Wide MAPPING table (in vocabulary) (problems with relationship)

Vojtech_Huser · December 30, 2020, 10:20am

in UK BB meeting, we are discussing complex vocabulary issues.
The slide is

This is to start the discussion about

groups of relationship
relationship table has limitations
what a MAPPING table would look like (@Christian_Reich

Alexandra_Orlova · July 24, 2020, 7:49am

@Christian_Reich, could you please provide a link where the new MAPPING table is described?

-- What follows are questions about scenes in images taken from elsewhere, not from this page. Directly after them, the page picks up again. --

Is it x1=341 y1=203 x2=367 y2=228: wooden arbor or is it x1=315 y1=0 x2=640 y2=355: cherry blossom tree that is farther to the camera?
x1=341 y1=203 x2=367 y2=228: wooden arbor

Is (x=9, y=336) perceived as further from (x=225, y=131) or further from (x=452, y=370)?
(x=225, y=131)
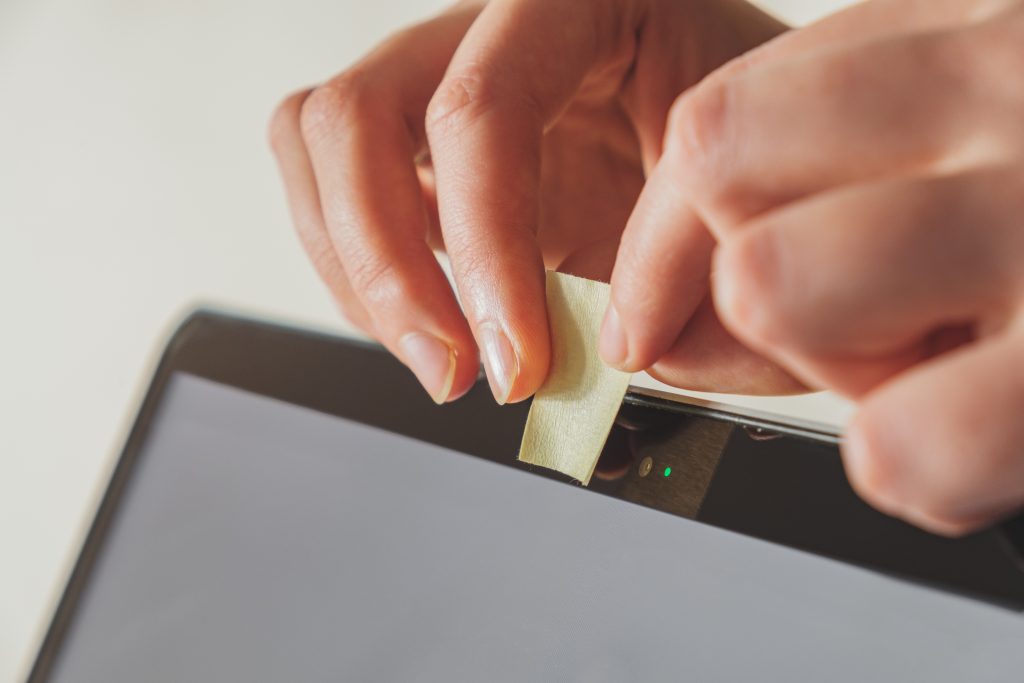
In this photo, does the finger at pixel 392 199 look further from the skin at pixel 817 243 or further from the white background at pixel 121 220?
the white background at pixel 121 220

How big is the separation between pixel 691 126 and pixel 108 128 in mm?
1177

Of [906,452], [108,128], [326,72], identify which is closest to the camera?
[906,452]

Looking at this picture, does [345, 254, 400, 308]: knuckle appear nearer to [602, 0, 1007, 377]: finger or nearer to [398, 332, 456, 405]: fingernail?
[398, 332, 456, 405]: fingernail

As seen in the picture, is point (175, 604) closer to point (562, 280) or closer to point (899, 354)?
point (562, 280)

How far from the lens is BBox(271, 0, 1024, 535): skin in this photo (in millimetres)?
181

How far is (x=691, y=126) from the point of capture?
21 centimetres

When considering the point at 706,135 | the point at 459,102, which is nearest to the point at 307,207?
the point at 459,102

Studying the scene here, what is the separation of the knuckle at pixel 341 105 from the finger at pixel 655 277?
30 centimetres

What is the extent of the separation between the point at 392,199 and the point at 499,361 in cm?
20

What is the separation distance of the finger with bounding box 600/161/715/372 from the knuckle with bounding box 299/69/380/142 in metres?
0.30

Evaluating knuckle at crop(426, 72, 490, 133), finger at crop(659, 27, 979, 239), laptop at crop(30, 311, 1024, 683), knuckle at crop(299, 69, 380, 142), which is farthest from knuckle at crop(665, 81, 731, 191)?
knuckle at crop(299, 69, 380, 142)

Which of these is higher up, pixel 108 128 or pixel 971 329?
pixel 971 329

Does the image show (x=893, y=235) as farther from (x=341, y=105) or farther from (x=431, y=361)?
(x=341, y=105)

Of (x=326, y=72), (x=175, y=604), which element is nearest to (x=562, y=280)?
(x=175, y=604)
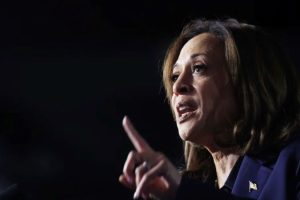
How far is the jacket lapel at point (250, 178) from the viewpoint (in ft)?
4.29

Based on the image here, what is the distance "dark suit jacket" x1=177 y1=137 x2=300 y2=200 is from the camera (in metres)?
1.10

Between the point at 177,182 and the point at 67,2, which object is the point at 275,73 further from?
the point at 67,2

MaximMoinat · July 31, 2020, 4:43pm

To kick this of, a simple example for numeric fields of UKB.

field_id	name	mapping_approach	date_field_id	target_concept_id	unit_concept_id	conversion_factor
46	Hand grip strength (left)	numeric	53	44805437	9529	1
48	Waist circumference	numeric	53	4172830	8582	1
50	Standing height	numeric	53	3015514	8582	1
93	Systolic blood pressure, manual reading	numeric	53	4152194	8876	1

For more examples see: https://github.com/thehyve/ukbiobank-omop-etl/tree/master/vocabulary

Vojtech_Huser · August 6, 2020, 1:26am

I don’t follow.

Considering line 1
what 46 and 53 refer to? In first and fourth column.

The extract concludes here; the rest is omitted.